:: Quoted text
Drowning in Data
The concept of ‘drowning in data’ cannot be understated when it comes to digital analytics. Apart from the sheer quantity of information available, the situation is worsened because the tools we use are so terribly fast and effective; it has never been easier to slice, dice and peel your way through such huge mountains of click-stream data. But just because it’s there and easy to access certainly doesn’t mean it’s easy to make sense of. I believe most companies that fail in this arena do so because they simply don’t know what to look at, but rather flail around in the data following endless and infinite pathways that, whilst ‘interesting’, ultimately lead nowhere fast.
This post describes how to get your head above the water and start swimming in a straight line. The answer lies in what I call a ‘Measurement and Optimisation Framework’, which might sound complicated but is, in fact, simply a strategy for: what you should be measuring; how to do it; and what you should do with the information once you get it.
::::
### Requirement 1
In the passage on drowning in data, what name is given to the strategy for deciding what to measure, how to do it, and what to do with the information?
### Requirement 2
Quote the passage on drowning in data from "This post describes" to "you get it.".
:: Material
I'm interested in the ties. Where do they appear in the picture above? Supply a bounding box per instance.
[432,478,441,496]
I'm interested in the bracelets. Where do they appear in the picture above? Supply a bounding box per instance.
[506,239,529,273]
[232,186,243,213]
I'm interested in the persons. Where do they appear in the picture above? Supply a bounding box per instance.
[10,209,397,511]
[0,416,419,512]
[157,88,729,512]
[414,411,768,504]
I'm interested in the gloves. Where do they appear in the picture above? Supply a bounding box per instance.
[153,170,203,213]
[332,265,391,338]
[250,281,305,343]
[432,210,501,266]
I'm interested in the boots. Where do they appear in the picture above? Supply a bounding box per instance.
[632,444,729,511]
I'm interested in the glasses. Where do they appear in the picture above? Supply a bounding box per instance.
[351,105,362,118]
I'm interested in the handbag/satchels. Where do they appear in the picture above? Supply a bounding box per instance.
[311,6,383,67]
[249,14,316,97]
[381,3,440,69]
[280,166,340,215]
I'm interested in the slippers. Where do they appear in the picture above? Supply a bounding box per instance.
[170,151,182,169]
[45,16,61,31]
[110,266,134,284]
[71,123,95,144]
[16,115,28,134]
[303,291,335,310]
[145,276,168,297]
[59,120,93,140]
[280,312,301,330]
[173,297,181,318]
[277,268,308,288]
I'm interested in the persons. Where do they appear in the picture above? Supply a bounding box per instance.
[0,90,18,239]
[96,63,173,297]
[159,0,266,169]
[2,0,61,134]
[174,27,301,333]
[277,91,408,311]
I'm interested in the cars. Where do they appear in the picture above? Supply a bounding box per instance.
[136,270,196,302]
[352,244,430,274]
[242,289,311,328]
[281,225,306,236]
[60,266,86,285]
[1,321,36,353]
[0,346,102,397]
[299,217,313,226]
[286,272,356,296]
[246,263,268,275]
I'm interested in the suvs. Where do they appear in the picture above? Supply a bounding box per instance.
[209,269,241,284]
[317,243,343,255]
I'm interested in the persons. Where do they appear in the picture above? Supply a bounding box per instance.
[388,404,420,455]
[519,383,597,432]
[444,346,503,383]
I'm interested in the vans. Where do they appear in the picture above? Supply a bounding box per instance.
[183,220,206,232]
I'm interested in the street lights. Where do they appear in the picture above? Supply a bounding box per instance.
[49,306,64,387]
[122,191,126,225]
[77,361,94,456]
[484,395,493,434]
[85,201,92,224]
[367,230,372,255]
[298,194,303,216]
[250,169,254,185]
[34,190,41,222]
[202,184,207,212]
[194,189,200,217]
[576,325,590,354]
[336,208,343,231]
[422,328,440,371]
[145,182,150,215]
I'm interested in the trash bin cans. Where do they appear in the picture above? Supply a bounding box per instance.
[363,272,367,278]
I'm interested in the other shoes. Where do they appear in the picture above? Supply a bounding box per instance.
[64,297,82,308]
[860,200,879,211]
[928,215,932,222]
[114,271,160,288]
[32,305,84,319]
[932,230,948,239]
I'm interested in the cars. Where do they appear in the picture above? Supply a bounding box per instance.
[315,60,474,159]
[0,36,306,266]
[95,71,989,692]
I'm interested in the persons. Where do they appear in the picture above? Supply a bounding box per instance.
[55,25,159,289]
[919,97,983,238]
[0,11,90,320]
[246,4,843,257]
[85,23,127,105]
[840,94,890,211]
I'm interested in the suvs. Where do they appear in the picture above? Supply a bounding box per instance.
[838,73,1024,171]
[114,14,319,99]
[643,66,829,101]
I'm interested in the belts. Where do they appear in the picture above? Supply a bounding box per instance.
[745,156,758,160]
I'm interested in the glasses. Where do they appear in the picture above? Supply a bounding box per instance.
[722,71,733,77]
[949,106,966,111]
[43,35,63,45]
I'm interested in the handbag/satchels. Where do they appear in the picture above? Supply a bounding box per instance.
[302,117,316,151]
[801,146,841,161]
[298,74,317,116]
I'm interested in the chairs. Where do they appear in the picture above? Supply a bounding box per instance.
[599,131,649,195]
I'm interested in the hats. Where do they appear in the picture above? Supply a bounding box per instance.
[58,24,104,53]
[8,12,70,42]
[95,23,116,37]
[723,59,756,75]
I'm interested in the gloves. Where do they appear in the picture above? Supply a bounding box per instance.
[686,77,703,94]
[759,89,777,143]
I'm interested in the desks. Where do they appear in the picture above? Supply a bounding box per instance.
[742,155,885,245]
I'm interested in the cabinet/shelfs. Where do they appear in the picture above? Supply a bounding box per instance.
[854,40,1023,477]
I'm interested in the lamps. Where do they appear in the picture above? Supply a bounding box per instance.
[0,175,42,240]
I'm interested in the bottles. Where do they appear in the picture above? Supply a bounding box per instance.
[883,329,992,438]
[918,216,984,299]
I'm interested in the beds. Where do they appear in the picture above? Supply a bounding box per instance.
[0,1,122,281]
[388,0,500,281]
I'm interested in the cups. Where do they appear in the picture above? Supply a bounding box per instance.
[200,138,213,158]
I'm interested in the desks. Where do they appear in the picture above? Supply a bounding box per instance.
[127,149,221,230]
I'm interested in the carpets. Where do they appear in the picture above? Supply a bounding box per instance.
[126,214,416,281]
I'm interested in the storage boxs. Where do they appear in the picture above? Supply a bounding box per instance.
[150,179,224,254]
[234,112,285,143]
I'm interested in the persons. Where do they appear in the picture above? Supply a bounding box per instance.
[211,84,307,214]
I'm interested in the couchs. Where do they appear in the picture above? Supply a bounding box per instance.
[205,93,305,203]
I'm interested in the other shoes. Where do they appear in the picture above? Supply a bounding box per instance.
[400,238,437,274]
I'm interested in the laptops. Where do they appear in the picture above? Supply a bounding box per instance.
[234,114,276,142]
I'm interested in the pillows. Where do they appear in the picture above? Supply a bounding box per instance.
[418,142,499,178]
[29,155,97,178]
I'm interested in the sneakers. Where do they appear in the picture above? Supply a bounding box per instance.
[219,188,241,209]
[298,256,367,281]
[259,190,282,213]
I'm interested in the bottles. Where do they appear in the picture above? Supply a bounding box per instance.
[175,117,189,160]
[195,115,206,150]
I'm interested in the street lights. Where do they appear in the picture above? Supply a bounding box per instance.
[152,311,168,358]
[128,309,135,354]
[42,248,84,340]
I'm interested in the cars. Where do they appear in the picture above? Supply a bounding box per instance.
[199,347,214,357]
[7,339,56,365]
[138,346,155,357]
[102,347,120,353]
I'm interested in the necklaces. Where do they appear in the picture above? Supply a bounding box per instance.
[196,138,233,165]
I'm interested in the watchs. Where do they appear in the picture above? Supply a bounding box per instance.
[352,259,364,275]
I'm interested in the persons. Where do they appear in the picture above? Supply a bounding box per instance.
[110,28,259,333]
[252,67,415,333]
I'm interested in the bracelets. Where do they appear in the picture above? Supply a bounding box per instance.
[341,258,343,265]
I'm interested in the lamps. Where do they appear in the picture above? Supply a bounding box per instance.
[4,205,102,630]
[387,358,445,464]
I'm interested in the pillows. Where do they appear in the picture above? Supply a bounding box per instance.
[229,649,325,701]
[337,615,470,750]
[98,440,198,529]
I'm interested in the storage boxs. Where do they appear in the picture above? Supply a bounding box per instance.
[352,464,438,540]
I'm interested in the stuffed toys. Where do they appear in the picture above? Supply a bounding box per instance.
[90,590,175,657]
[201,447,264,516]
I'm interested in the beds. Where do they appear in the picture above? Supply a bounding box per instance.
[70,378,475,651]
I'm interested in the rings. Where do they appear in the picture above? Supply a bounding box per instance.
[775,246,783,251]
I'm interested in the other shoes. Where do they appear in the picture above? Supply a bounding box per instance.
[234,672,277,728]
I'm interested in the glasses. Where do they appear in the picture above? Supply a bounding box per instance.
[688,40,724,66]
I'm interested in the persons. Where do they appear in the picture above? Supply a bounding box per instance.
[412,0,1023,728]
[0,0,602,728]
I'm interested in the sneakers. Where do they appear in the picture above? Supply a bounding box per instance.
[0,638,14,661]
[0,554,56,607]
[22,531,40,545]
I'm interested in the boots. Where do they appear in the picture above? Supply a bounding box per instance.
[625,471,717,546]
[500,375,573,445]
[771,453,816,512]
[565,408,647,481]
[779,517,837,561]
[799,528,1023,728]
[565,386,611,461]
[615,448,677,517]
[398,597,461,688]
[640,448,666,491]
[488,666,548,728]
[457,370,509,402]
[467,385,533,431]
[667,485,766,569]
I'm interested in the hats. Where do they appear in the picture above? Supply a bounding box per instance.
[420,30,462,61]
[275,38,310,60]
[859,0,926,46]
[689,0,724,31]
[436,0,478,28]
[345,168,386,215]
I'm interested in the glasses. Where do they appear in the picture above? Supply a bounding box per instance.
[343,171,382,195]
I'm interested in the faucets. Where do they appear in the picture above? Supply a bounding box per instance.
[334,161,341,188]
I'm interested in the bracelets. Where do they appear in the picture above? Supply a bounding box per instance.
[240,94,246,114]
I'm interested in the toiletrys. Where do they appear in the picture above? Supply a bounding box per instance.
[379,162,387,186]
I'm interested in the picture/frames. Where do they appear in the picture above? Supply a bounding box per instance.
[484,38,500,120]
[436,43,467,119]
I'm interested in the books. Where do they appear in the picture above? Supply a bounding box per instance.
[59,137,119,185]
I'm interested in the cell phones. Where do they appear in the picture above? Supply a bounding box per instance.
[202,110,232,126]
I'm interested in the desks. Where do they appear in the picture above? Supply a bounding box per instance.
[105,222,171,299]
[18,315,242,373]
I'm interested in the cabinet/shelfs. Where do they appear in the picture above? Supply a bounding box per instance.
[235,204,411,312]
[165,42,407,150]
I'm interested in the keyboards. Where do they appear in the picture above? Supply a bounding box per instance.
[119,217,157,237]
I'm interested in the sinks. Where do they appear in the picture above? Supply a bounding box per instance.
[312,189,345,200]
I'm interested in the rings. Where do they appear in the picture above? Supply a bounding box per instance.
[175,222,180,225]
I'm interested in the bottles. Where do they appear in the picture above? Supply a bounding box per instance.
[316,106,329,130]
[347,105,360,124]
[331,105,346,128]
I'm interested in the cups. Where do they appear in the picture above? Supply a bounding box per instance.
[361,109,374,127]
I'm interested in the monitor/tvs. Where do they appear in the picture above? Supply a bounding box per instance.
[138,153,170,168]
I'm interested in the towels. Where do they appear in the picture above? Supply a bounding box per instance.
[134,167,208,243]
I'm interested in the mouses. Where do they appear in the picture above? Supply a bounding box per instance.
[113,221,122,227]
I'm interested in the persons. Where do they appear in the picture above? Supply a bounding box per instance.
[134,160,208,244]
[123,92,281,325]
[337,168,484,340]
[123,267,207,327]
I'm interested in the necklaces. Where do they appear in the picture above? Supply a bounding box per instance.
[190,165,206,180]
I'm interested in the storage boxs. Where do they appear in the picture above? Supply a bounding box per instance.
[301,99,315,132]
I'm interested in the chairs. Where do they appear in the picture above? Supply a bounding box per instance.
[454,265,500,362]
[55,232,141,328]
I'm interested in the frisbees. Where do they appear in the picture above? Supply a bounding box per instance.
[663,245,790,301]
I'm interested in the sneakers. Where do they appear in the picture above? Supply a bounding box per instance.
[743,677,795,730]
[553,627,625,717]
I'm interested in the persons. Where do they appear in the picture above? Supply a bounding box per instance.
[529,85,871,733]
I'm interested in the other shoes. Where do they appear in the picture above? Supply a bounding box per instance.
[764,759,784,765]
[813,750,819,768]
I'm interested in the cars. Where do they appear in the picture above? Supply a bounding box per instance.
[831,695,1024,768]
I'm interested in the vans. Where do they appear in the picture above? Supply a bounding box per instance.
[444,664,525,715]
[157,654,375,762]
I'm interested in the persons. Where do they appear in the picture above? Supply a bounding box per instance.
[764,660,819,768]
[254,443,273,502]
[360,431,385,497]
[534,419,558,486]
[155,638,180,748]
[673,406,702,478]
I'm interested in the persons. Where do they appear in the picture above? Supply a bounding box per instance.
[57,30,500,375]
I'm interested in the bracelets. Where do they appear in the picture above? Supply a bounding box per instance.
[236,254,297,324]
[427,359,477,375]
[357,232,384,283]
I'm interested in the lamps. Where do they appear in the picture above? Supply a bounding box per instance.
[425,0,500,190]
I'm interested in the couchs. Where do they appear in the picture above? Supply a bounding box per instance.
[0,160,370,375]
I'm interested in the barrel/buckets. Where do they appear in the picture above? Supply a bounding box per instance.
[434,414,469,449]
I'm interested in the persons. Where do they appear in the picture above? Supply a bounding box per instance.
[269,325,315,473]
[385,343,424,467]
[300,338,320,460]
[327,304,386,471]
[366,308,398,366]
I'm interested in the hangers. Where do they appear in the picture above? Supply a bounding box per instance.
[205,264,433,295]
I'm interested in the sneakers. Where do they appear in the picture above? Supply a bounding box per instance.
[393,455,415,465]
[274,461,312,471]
::::
### Written answer 1
A "Measurement and Optimisation Framework."

### Written answer 2
This post describes how to get your head above the water and start swimming in a straight line. The answer lies in what I call a ‘Measurement and Optimisation Framework’, which might sound complicated but is, in fact, simply a strategy for: what you should be measuring; how to do it; and what you should do with the information once you get it.